BEGIN DATA EXTRACTS
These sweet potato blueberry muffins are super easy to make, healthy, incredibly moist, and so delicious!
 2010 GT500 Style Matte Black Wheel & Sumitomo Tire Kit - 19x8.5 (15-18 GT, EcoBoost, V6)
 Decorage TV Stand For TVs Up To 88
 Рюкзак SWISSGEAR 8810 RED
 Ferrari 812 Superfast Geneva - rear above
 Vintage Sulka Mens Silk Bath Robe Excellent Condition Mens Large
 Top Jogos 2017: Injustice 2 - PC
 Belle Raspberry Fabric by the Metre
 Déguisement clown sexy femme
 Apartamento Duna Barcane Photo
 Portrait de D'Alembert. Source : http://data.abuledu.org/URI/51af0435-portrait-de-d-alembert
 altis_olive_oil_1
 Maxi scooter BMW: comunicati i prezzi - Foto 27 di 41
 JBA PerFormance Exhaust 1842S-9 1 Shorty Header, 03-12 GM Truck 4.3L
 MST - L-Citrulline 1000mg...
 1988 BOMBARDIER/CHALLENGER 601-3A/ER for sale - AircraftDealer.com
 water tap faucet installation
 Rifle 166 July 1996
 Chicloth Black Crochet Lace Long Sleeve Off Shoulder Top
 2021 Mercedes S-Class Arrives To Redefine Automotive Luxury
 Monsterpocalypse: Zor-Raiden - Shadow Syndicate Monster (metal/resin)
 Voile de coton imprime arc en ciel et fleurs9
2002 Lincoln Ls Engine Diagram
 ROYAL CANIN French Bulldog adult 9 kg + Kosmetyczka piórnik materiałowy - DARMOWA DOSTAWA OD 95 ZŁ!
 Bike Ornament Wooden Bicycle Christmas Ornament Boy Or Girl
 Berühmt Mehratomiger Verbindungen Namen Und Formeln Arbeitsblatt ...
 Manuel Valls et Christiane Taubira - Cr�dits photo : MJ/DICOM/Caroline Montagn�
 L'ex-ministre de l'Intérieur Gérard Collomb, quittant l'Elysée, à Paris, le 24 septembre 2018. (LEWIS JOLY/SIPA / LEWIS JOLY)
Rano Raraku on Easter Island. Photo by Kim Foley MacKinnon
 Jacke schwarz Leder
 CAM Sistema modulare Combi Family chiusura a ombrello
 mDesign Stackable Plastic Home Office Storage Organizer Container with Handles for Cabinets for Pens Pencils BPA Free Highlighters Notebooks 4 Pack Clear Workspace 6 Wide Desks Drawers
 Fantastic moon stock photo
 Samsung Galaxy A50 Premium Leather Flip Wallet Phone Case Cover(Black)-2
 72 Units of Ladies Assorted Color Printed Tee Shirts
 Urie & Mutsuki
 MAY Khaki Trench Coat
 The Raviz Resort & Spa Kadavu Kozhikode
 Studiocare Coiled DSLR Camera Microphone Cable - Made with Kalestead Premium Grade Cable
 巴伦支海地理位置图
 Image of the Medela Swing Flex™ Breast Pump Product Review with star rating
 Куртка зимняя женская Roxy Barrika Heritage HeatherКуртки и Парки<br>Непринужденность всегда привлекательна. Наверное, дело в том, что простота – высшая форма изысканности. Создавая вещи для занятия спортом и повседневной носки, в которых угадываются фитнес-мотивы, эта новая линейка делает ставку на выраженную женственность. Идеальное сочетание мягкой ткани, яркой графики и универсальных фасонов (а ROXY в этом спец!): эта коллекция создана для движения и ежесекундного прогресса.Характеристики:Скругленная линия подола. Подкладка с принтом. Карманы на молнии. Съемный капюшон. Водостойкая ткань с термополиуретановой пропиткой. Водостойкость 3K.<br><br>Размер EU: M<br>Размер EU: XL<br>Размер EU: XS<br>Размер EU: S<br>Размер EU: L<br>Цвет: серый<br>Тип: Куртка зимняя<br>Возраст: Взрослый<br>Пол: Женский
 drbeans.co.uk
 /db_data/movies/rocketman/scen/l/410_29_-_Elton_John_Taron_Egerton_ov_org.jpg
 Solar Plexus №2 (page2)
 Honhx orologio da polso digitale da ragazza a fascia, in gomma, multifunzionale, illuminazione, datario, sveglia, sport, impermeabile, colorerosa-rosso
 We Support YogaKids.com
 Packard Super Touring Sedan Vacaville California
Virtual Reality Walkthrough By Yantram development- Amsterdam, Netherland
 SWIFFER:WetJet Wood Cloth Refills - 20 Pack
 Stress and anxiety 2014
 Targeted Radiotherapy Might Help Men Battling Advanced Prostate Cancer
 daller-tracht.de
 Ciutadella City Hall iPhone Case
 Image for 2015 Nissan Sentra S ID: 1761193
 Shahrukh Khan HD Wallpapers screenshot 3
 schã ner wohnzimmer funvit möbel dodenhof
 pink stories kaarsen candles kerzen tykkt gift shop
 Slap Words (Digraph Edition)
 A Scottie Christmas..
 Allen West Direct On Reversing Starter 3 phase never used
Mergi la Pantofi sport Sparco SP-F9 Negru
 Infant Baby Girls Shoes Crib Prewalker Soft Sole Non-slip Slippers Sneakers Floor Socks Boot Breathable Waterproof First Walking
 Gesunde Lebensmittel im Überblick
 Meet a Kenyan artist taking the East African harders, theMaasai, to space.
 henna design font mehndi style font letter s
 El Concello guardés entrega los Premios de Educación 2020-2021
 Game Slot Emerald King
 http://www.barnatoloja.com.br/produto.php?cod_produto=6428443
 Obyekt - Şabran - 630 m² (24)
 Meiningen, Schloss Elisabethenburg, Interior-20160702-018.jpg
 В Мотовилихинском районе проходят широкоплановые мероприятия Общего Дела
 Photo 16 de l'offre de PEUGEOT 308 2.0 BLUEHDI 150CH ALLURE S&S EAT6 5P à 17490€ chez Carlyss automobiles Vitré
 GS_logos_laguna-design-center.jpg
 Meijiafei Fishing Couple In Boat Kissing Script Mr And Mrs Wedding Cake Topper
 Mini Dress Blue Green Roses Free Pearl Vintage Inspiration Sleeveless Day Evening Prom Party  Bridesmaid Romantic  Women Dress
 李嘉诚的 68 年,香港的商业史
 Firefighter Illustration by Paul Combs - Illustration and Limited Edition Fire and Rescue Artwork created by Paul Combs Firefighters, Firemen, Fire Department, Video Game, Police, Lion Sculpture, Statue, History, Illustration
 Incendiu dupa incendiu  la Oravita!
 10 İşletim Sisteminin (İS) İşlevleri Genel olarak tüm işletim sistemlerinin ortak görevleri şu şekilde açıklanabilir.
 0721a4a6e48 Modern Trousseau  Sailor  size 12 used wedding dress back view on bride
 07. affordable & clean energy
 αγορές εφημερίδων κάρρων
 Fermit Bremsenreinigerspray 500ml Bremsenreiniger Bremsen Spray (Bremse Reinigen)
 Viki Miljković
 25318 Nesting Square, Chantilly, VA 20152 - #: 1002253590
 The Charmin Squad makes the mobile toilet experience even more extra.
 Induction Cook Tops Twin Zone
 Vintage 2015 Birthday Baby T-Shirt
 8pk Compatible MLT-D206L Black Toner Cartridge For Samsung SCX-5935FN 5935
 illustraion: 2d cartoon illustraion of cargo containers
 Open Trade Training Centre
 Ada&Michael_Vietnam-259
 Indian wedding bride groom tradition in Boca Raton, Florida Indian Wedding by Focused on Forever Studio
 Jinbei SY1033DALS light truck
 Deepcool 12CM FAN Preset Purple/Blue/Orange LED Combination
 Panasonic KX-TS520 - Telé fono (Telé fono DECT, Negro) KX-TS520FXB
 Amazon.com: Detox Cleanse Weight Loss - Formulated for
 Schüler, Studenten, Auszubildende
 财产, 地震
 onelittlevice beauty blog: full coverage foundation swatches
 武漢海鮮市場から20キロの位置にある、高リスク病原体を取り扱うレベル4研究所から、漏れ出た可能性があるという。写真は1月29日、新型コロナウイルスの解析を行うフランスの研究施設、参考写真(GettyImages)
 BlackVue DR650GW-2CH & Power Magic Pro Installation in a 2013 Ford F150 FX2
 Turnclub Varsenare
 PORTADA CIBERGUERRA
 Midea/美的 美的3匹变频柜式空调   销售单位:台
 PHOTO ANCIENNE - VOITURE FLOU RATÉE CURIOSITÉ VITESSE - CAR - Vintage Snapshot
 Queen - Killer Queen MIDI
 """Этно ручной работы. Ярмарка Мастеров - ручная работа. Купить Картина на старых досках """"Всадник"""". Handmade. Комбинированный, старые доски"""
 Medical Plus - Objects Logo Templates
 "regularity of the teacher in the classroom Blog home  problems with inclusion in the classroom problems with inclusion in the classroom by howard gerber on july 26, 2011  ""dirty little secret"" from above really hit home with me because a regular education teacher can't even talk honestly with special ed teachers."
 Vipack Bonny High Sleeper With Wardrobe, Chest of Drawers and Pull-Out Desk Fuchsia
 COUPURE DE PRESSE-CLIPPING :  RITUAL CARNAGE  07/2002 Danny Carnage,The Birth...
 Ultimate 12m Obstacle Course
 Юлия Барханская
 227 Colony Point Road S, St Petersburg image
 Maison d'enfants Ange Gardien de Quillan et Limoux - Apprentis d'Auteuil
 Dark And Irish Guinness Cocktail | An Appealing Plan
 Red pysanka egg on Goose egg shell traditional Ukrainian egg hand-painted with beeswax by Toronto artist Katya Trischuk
END DATA EXTRACTS
_INSTRUCTIONS FOR THE TASK_. Give the number of lines in the data that contain "Christmas", with no other words.

_YOUR SOLUTION_. 2